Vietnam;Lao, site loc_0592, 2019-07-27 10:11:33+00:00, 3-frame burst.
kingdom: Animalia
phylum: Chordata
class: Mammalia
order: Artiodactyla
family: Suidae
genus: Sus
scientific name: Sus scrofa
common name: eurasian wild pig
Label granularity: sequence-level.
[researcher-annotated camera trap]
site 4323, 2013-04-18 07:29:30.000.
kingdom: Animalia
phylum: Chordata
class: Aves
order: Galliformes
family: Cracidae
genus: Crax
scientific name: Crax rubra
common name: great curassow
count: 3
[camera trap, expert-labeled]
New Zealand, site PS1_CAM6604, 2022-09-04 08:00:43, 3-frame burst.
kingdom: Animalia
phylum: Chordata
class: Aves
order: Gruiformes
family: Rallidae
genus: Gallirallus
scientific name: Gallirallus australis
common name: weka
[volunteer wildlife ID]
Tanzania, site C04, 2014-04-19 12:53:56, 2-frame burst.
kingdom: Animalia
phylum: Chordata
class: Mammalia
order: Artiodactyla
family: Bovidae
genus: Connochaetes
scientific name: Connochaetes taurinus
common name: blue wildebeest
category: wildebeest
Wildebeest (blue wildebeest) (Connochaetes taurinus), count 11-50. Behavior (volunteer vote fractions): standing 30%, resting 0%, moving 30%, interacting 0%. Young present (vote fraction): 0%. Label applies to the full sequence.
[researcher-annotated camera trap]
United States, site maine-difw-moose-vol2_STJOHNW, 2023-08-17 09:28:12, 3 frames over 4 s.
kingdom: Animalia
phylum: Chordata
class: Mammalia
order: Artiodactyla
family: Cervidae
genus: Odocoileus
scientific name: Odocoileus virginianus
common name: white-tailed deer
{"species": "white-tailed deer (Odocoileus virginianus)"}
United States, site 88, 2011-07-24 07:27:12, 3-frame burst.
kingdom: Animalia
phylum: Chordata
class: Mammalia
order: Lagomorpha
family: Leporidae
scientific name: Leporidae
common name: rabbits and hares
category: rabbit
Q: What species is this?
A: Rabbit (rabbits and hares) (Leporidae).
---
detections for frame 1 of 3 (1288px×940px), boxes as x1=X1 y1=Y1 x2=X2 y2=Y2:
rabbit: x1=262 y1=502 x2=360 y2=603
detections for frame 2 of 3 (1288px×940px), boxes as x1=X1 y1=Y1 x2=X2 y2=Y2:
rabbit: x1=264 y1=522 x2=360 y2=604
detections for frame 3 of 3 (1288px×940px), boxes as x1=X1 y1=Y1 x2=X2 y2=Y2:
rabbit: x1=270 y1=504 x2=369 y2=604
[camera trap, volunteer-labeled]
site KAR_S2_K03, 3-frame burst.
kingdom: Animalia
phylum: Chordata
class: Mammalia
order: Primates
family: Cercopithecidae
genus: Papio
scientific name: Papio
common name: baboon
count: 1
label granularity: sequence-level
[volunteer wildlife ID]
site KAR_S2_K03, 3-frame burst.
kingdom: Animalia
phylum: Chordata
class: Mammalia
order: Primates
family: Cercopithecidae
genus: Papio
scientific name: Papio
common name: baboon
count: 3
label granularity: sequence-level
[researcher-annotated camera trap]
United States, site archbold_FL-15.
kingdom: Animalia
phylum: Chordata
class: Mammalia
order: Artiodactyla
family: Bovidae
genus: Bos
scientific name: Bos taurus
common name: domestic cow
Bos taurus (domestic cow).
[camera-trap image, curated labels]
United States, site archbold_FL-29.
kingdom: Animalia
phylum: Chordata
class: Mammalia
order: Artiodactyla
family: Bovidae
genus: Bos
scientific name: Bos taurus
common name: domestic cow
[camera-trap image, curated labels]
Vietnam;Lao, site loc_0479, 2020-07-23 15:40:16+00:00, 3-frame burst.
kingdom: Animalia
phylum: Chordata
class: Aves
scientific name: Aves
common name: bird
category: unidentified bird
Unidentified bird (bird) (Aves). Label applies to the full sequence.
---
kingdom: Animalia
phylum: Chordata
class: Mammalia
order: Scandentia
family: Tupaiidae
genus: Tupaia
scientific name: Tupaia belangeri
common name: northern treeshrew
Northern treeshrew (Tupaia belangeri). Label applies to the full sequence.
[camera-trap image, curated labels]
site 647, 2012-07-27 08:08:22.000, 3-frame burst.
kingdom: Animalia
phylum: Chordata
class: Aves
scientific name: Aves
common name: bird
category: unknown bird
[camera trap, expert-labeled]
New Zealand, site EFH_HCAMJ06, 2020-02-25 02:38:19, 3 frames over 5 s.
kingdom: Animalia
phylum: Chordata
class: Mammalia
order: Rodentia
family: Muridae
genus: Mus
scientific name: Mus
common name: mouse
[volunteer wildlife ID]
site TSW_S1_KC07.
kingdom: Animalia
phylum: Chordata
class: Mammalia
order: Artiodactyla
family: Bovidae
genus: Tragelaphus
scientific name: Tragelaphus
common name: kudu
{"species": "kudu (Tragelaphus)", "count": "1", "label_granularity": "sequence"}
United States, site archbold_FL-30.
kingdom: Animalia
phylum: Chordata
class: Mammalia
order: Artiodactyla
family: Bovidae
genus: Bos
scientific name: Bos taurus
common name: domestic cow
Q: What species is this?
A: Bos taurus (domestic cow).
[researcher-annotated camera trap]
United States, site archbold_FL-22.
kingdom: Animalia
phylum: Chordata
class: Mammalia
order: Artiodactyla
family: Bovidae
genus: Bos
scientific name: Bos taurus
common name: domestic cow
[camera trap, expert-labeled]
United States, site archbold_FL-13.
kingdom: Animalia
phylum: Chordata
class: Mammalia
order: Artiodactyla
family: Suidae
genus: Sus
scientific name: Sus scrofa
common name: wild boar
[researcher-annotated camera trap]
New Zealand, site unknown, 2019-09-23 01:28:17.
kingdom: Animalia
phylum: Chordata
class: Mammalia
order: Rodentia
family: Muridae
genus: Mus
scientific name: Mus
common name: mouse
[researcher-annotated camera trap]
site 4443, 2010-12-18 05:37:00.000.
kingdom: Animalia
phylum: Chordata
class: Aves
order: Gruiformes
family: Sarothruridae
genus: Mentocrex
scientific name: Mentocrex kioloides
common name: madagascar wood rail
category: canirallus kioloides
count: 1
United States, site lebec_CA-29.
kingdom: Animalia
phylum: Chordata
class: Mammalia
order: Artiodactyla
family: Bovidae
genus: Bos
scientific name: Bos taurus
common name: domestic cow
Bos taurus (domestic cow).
###
*WHAT YOU HAVE TO DO:*
Could you tally the lines in these records that contain the word "Vietnam" and give only the result?

*TASK ANSWER:*
2